Required tasks -
[A] Echo word for word the part of the TriSeek architecture page that opens with the words containing "TriSeek is a" and closes with "output as JSON.".
[B] Put this sentence from the TriSeek architecture page into Spanish: "Dependencies flow downward: CLI depends on everything, Index depends on Core, Core depends on nothing."
[C] According to the TriSeek architecture page, how many threads can the parallel file walker use at most?

Selection -
Rust Workspace · 4 Crates · ~3,500 LOC

Code Architecture

A deep dive into every crate, module, struct, and data flow in TriSeek — how the pieces fit together, what each component does, and how a search query travels through the system.

01 — Workspace

Project Structure

TriSeek is a Cargo workspace with 4 crates, each with a clear responsibility boundary. Dependencies flow downward: CLI depends on everything, Index depends on Core, Core depends on nothing.

Entry Points
triseek
CLI binary. Parses args, routes commands (build, search, session, update, stats), formats output as JSON.
search-bench
Benchmark harness. Loads manifest YAML, runs cold/warm trials, measures p50/p90, compares against ripgrep baseline.
Index & Engine
engine.rs
SearchEngine struct. Dual-backend (Fast/Legacy). Parallel verification via rayon. Regex matching + line extraction.
fastindex.rs
Mmap-based binary index. Zero-copy posting list reads. 96-byte header, trigram tables, doc table, string pool.
build.rs
Index construction. Full builds + delta updates. BuildAccumulator collects trigrams per file, then persists.
walker.rs
Parallel file walker using ignore crate. Respects .gitignore. Binary detection. Up to 8 threads.
model.rs
Data models: PersistedIndex, RuntimeIndex, DeltaSnapshot, DocumentRecord. Merge logic for base+delta.
storage.rs
File I/O layer. Reads/writes base.bin, delta.bin, metadata.json, fast.idx. Path conventions.
Core
planner.rs
Query planning + adaptive routing. Classifies query shape, selectivity, repo size. Chooses Indexed/Scan/Ripgrep.
trigram.rs
Trigram encoding (3 bytes → u32), extraction from text/bytes. Normalization for case-insensitive matching.
query.rs
QueryRequest struct with pattern, kind, filters (path, extension, glob), case mode, max_results.
result.rs
SearchResponse, SearchHit (Content/Path), SearchLineMatch, SearchSummary. Full query audit trail.
repo.rs
RepoStats, RepoCategory (Small/Medium/Large/VeryLarge), IndexMetadata, FileFingerprint, BuildStats.
metrics.rs
ProcessMetrics (wall/cpu/rss), SearchMetrics (candidates/verified/bytes), SessionMetrics (amortized costs).

(Stored records)
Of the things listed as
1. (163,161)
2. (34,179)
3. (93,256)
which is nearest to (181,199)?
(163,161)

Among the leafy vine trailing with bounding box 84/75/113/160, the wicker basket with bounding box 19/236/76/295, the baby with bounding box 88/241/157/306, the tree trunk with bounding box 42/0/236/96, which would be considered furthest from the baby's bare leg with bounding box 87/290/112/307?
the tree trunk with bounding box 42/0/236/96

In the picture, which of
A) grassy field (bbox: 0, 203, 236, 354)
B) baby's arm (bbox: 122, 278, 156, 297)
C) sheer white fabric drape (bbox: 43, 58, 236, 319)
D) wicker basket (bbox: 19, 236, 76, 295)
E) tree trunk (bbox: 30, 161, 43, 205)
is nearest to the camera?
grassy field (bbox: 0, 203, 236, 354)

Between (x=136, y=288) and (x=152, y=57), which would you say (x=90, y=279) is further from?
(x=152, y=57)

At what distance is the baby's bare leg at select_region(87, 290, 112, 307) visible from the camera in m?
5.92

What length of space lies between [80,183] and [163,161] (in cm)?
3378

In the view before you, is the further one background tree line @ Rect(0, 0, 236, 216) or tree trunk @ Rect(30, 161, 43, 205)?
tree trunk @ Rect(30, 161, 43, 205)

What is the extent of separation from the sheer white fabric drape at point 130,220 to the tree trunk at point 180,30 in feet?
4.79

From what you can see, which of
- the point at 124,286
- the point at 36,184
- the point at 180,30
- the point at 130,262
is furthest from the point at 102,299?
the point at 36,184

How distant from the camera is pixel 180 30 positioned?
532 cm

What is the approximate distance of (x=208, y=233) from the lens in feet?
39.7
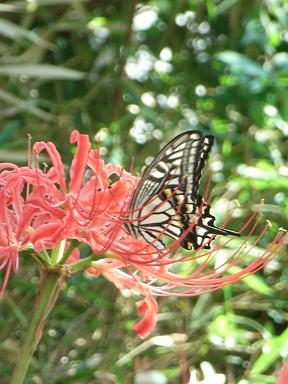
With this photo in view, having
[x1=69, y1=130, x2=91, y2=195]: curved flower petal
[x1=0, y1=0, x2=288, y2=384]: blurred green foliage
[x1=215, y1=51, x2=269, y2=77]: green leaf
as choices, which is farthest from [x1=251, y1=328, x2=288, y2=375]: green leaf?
[x1=69, y1=130, x2=91, y2=195]: curved flower petal

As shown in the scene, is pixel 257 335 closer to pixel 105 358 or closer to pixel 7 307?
pixel 105 358

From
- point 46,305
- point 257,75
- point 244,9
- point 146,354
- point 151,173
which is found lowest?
point 146,354

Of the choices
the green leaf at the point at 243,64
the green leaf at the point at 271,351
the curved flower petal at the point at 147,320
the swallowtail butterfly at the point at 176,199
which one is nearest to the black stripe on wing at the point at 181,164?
the swallowtail butterfly at the point at 176,199

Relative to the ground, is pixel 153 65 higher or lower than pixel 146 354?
higher

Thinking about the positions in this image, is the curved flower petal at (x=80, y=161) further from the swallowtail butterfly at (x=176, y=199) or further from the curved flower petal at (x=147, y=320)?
the curved flower petal at (x=147, y=320)

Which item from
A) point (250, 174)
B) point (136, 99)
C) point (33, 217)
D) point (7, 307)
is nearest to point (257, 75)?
point (250, 174)

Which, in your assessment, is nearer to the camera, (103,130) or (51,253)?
(51,253)

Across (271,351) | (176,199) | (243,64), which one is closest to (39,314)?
(176,199)
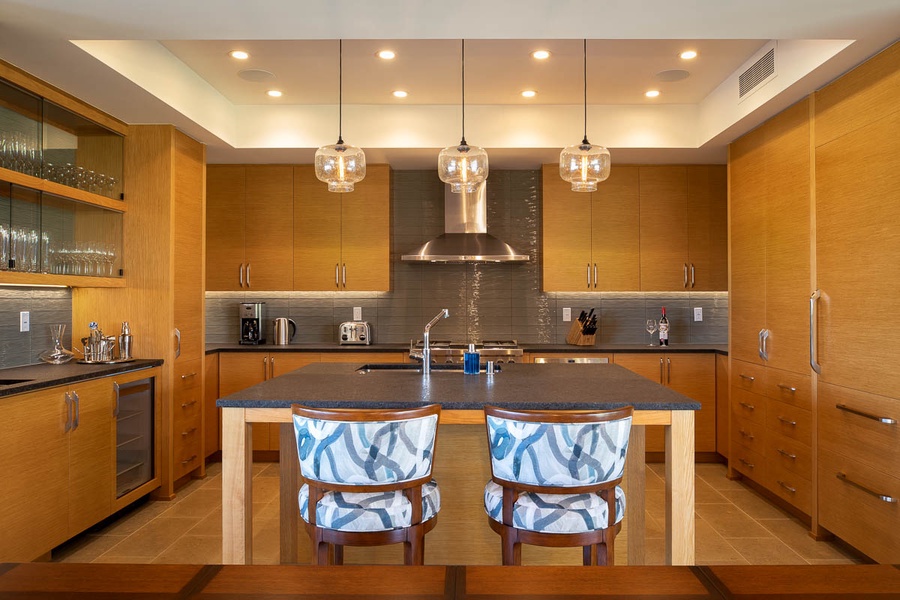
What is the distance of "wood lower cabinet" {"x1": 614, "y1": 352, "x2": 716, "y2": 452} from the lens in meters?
4.78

Solutions to the exercise -
[A]
TriSeek is a Cargo workspace with 4 crates, each with a clear responsibility boundary. Dependencies flow downward: CLI depends on everything, Index depends on Core, Core depends on nothing.

Entry Points
triseek
CLI binary. Parses args, routes commands (build, search, session, update, stats), formats output as JSON.

[B] Las dependencias fluyen hacia abajo: CLI depende de todo, Index depende de Core y Core no depende de nada.

[C] Up to 8 threads.